Words of the day: Asymptomatic, day drinking, herd immunity

Feb. 21—No one was surprised that Merriam-Webster picked "pandemic" as its word of the year. Also making the Top 10 were "quarantine" and "asymptomatic."

New lingo pops up every year, but it's often tied to a popular trend, movie or entertainment and the new terms are used by a limited number of people. But pandemic jargon is universal.

And like all words and phrases, usually multiple definitions exist and their meaning can be different to various people.

The pandemic vernacular is no different:

Remote working: The realization that after all those years of working eight hours a day in the office you really only needed four hours to do all the things you had to do and spent the other four hours looking busy, talking to co-workers about TV shows and wasting time.

—A condition in which the extra time working at home with your spouse rekindles the passion in your marriage, brings you closer and reminds you why you fell in love with them.

—A condition in which the extra time working at home with your husband — as you look at him in the same boxer shorts and T-shirt reading "With beer and Duct Tape I can fix anything" he's worn all week — leads you to start searching the Yellow pages for "divorce lawyers."

—A condition in which the extra time working at home with your wife — and hearing her repeat, "All my friends were right about you" — leads you to ask her if you can see the Yellow Pages when she's done with them.

Ventilator: A word that moves even COVID-deniers to put on a mask and wash their hands frequently — just in case they might be wrong.

Distance learning: A term that gives students a new appreciation for the math teachers, annoying classmates, smelly locker rooms and school lunches that they used to detest.

—A term that leads parents to pledge they will never again criticize anything school staff does.

Day drinker: A reference to parents with school-age children (i.e., After two weeks of home schooling, Shelly became a day drinker.)

Peacetime emergency: A declaration allowing Gov. Walz to announce various restrictions on businesses, schools and everyday life — something he does in a suit and tie. Out in the field, he often manages the pandemic in a lumberjack shirt, leading some critics to dub him the "Flannel Fuhrer."
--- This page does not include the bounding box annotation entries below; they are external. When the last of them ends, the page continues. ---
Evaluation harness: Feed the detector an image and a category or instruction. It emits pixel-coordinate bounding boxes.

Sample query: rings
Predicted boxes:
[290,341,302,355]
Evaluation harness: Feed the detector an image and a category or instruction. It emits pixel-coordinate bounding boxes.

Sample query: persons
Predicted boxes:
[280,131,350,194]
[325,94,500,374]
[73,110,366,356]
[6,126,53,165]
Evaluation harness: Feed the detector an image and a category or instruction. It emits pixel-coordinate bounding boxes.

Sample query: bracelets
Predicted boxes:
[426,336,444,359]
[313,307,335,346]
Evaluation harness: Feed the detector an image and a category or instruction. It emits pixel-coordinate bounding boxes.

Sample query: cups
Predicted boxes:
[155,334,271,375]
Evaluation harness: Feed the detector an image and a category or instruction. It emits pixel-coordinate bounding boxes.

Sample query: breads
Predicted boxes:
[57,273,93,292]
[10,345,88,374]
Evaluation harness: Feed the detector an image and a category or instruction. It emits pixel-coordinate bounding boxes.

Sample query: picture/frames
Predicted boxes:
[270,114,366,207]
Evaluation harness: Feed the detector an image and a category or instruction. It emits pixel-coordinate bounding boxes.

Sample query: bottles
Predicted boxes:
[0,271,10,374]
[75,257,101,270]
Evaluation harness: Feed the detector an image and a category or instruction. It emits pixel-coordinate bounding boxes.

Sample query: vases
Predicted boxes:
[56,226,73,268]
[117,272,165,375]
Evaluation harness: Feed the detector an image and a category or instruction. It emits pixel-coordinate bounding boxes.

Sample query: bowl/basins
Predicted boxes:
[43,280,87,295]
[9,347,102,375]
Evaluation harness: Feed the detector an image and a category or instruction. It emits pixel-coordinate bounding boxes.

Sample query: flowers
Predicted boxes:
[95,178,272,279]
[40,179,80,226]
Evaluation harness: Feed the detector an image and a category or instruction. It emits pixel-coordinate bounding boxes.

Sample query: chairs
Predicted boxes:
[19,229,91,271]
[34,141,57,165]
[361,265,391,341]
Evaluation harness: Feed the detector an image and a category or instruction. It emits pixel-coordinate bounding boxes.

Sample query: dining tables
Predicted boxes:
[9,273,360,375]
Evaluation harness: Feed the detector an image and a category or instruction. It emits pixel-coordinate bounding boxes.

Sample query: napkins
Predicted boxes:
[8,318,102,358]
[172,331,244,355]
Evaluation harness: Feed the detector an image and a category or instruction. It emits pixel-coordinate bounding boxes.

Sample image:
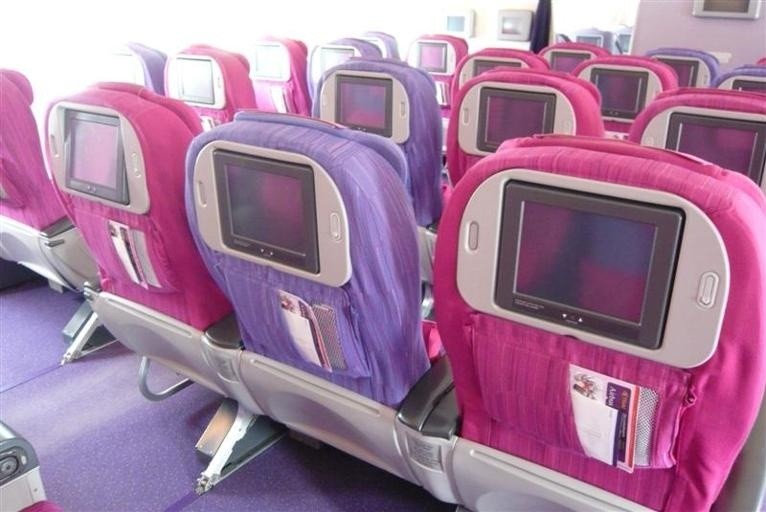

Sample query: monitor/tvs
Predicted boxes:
[170,56,217,107]
[211,150,322,275]
[334,73,394,138]
[61,108,132,204]
[317,46,354,74]
[656,57,700,90]
[500,15,523,33]
[476,87,556,152]
[416,41,447,73]
[79,117,86,121]
[665,108,766,188]
[252,42,290,79]
[446,15,463,31]
[732,80,766,93]
[495,181,683,349]
[473,59,522,74]
[577,35,597,44]
[551,51,590,76]
[590,67,649,125]
[91,56,146,84]
[617,33,628,49]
Isolation: Something that proves to the anti-social portion of the population that they were right all along.

Herd immunity: A medical concept espoused by public health officials that doesn't take into account that herds, when becoming too impatient, tend to stampede.

Vaccine rollout: A term the public loses trust in when they realize the delivery trucks rolling out the vaccines only have two wheels on them.

Light at the end of the tunnel: What everyone is embracing.